Retype all the records with nothing changed.
[START OF TASK MATERIAL]
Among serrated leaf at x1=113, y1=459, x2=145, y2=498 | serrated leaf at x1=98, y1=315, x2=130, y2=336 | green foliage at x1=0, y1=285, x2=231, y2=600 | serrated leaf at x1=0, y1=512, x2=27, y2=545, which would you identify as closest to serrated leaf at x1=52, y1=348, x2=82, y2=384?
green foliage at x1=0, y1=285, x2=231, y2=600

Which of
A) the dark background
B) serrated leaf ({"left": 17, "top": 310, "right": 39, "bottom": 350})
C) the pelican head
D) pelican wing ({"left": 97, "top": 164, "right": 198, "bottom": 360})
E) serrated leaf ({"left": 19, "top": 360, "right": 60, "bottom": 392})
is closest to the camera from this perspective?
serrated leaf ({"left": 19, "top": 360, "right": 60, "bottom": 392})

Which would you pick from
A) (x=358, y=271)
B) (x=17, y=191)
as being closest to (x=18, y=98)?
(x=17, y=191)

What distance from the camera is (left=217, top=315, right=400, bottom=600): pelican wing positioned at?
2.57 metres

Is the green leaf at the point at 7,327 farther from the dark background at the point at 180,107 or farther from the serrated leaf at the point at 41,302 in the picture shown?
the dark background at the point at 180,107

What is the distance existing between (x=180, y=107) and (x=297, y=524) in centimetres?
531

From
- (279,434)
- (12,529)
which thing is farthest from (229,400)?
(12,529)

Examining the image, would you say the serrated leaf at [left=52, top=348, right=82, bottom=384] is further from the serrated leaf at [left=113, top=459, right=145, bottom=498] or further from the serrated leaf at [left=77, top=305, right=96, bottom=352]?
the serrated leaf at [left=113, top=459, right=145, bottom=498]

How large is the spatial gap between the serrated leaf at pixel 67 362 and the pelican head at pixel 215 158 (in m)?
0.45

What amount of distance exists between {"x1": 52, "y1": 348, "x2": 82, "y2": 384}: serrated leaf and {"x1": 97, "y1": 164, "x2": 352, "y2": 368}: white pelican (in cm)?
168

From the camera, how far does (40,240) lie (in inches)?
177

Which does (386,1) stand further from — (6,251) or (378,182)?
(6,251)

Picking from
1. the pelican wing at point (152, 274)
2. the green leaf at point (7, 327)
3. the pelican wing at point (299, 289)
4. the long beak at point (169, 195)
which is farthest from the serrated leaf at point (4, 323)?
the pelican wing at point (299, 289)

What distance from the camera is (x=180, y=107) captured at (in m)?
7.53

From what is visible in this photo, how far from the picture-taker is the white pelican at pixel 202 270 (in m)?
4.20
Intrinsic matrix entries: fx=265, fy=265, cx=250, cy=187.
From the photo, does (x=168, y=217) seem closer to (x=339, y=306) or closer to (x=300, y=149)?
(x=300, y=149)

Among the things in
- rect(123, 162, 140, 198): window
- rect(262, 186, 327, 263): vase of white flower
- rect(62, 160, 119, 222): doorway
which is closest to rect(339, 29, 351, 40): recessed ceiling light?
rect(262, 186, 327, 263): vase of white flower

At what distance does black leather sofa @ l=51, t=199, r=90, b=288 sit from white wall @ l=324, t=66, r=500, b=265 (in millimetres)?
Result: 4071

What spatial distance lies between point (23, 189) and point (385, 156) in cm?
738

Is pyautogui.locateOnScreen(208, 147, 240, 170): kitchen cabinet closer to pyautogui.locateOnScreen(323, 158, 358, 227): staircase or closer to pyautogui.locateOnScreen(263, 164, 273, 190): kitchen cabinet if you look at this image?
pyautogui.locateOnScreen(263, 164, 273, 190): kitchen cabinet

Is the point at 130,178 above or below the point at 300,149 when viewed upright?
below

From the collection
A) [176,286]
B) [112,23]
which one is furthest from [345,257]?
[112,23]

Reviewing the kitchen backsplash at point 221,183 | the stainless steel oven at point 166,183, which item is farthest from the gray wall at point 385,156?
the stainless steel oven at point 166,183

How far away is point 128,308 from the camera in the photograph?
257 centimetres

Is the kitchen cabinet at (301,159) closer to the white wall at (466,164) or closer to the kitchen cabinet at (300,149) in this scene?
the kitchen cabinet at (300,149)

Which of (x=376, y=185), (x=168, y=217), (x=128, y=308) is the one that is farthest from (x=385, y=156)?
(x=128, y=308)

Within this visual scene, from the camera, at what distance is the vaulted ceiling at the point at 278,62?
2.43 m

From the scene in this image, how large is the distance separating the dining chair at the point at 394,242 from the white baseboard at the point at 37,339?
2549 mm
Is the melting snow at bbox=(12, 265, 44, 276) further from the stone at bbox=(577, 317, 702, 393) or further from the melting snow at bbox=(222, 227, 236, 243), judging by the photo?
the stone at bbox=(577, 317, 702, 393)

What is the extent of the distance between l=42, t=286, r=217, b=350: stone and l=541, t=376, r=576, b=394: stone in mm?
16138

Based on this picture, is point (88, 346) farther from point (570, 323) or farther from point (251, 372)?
[END OF TASK MATERIAL]
TASK SOLUTION>
Among serrated leaf at x1=113, y1=459, x2=145, y2=498 | serrated leaf at x1=98, y1=315, x2=130, y2=336 | green foliage at x1=0, y1=285, x2=231, y2=600 | serrated leaf at x1=0, y1=512, x2=27, y2=545, which would you identify as closest to serrated leaf at x1=52, y1=348, x2=82, y2=384?
green foliage at x1=0, y1=285, x2=231, y2=600

Which of
A) the dark background
B) serrated leaf ({"left": 17, "top": 310, "right": 39, "bottom": 350})
C) the pelican head
D) pelican wing ({"left": 97, "top": 164, "right": 198, "bottom": 360})
E) serrated leaf ({"left": 19, "top": 360, "right": 60, "bottom": 392})
is closest to the camera from this perspective?
serrated leaf ({"left": 19, "top": 360, "right": 60, "bottom": 392})

Which would you pick from
A) (x=358, y=271)
B) (x=17, y=191)
as being closest to (x=18, y=98)?
(x=17, y=191)

What distance from the camera is (left=217, top=315, right=400, bottom=600): pelican wing positioned at?
2.57 metres

Is the green leaf at the point at 7,327 farther from the dark background at the point at 180,107 or farther from the serrated leaf at the point at 41,302 in the picture shown?
the dark background at the point at 180,107

What is the distance existing between (x=180, y=107) and (x=297, y=524) in centimetres?
531

From
- (279,434)
- (12,529)
which thing is farthest from (229,400)?
(12,529)

Examining the image, would you say the serrated leaf at [left=52, top=348, right=82, bottom=384] is further from the serrated leaf at [left=113, top=459, right=145, bottom=498] or further from the serrated leaf at [left=77, top=305, right=96, bottom=352]?
the serrated leaf at [left=113, top=459, right=145, bottom=498]

How large is the spatial gap between the serrated leaf at pixel 67 362 and the pelican head at pixel 215 158 (in m)?
0.45

What amount of distance exists between {"x1": 52, "y1": 348, "x2": 82, "y2": 384}: serrated leaf and {"x1": 97, "y1": 164, "x2": 352, "y2": 368}: white pelican (in cm)?
168

From the camera, how far does (40,240) lie (in inches)?
177

Which does (386,1) stand further from — (6,251) or (378,182)?
(6,251)

Picking from
1. the pelican wing at point (152, 274)
2. the green leaf at point (7, 327)
3. the pelican wing at point (299, 289)
4. the long beak at point (169, 195)
which is farthest from the serrated leaf at point (4, 323)?
the pelican wing at point (299, 289)

What distance from the camera is (x=180, y=107) captured at (in m)?
7.53

From what is visible in this photo, how far from the picture-taker is the white pelican at pixel 202 270 (in m)?
4.20
Intrinsic matrix entries: fx=265, fy=265, cx=250, cy=187.
From the photo, does (x=168, y=217) seem closer to (x=339, y=306) or closer to (x=300, y=149)?
(x=300, y=149)

Among the things in
- rect(123, 162, 140, 198): window
- rect(262, 186, 327, 263): vase of white flower
- rect(62, 160, 119, 222): doorway
which is closest to rect(339, 29, 351, 40): recessed ceiling light?
rect(262, 186, 327, 263): vase of white flower

At what distance does black leather sofa @ l=51, t=199, r=90, b=288 sit from white wall @ l=324, t=66, r=500, b=265 (in millimetres)?
Result: 4071

What spatial distance lies between point (23, 189) and point (385, 156) in cm?
738

Is pyautogui.locateOnScreen(208, 147, 240, 170): kitchen cabinet closer to pyautogui.locateOnScreen(323, 158, 358, 227): staircase or closer to pyautogui.locateOnScreen(263, 164, 273, 190): kitchen cabinet if you look at this image?
pyautogui.locateOnScreen(263, 164, 273, 190): kitchen cabinet

Is the point at 130,178 above or below the point at 300,149 when viewed upright?
below

From the collection
A) [176,286]
B) [112,23]
which one is furthest from [345,257]?
[112,23]

Reviewing the kitchen backsplash at point 221,183 | the stainless steel oven at point 166,183, which item is farthest from the gray wall at point 385,156?
the stainless steel oven at point 166,183

How far away is point 128,308 from the camera in the photograph?
257 centimetres

Is the kitchen cabinet at (301,159) closer to the white wall at (466,164) or closer to the kitchen cabinet at (300,149) in this scene?
the kitchen cabinet at (300,149)

Which of (x=376, y=185), (x=168, y=217), (x=128, y=308) is the one that is farthest from (x=385, y=156)?
(x=128, y=308)

Within this visual scene, from the camera, at what distance is the vaulted ceiling at the point at 278,62?
2.43 m

From the scene in this image, how large is the distance separating the dining chair at the point at 394,242 from the white baseboard at the point at 37,339?
2549 mm
Is the melting snow at bbox=(12, 265, 44, 276) further from the stone at bbox=(577, 317, 702, 393) or further from the melting snow at bbox=(222, 227, 236, 243), judging by the photo?
the stone at bbox=(577, 317, 702, 393)

What is the extent of the distance between l=42, t=286, r=217, b=350: stone and l=541, t=376, r=576, b=394: stone in mm?
16138

Based on this picture, is point (88, 346) farther from point (570, 323) or farther from point (251, 372)?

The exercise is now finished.